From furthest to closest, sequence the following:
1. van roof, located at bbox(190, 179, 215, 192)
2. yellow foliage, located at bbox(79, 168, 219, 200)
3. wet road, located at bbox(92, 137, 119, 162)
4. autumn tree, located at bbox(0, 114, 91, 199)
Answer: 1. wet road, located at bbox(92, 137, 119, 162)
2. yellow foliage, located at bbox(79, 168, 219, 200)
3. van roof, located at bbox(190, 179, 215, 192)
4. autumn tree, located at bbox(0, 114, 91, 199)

• What this task involves: Rewrite the data with "order" substituted for every occurrence of "sequence", keeping everything else unchanged.

• Solution:
From furthest to closest, order the following:
1. van roof, located at bbox(190, 179, 215, 192)
2. yellow foliage, located at bbox(79, 168, 219, 200)
3. wet road, located at bbox(92, 137, 119, 162)
4. autumn tree, located at bbox(0, 114, 91, 199)
Answer: 1. wet road, located at bbox(92, 137, 119, 162)
2. yellow foliage, located at bbox(79, 168, 219, 200)
3. van roof, located at bbox(190, 179, 215, 192)
4. autumn tree, located at bbox(0, 114, 91, 199)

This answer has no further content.